Man of Aran (1934)
Enthralling!
23 January 2001
If you were to ask passers-by on the street if they'd be interested in seeing a 1934 documentary about the harsh day-to-day existence of a tiny community living on a remote island off the coast of Ireland -- well, you'd be standing there all day before you could find someone who'd say, "sure!". Which is really a disappointment because they don't know what they're missing!

Think of every poem you've read about the sea and man's relation to it and you might get a clue as to the depths of feeling that this film has. It's like Hemingway, Pablo Neruda and W.B. Yeats all rolled into one. It's extremely simplistic, just shots of how a small family fishes, hauls seaweed for fertilizer (there is no soil on the island) and dodges waves so high that its foam sprays above the cliff-tops. Not to mention an incredible sequence where five fishermen try to catch and kill a shark that is a good deal larger than their boat!

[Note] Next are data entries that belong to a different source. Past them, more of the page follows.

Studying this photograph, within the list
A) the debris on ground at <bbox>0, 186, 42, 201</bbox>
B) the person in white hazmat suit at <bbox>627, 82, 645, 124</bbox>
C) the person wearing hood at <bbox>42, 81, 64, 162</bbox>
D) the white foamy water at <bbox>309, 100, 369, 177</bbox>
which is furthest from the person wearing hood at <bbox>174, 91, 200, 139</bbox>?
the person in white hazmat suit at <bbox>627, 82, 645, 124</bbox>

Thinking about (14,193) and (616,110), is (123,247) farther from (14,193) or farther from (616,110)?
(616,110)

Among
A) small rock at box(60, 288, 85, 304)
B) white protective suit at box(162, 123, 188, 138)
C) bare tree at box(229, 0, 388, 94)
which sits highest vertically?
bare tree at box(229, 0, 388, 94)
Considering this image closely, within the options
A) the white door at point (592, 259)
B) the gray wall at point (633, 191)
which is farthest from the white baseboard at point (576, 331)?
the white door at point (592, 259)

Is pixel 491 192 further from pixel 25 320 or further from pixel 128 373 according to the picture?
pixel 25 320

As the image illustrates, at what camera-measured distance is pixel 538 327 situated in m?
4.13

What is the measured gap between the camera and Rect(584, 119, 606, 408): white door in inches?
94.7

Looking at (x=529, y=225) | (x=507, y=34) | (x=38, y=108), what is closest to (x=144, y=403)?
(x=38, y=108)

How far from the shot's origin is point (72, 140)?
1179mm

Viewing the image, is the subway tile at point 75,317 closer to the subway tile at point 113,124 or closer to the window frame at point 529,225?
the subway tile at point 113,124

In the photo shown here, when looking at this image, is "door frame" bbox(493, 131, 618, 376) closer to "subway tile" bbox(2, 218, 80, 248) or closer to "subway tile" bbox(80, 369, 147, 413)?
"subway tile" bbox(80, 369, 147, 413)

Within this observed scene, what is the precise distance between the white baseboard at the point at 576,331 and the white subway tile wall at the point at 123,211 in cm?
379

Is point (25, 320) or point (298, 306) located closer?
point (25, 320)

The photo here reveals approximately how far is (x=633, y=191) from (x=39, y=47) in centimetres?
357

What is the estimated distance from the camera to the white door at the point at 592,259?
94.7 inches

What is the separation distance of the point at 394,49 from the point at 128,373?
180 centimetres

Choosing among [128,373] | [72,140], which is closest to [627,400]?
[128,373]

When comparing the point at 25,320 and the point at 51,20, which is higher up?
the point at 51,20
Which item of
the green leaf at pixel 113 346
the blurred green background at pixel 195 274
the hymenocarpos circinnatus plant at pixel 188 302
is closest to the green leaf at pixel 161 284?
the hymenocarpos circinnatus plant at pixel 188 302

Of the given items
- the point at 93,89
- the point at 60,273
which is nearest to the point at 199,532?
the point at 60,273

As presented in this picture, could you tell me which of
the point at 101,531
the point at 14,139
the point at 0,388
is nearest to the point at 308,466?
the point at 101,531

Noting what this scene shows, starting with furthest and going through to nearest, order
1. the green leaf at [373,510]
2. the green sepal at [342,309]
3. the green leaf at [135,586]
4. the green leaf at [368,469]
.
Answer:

What's most exhilarating about this film is that while you're watching it, you can't help but think that these people are crazy to choose to live in such a desolate and difficult place, but then you try to imagine them elsewhere and you know that they are as much a part of that environment as the stubborn sea-worn cliffs are. After even thirty minutes of the film, the roar of the ocean and the cries of the gulls fill your head to such an extreme that you know that such people could live no where else. This film is reminiscent of Roberto Rossellini's film, "Stromboli" about the inhabitants of a small village on a volcanic island. There are a few brief pockets of sentimentality due to the score, but the filmmakers thankfully left out the music during all of the film's most important scenes. Overall what you have is an incredible cinematic experience that makes you think and imagine what it would be like to live a life where every day is a struggle with the elements of nature and a fight for survival, yet filled with the deepest awe and respect for nature and for living.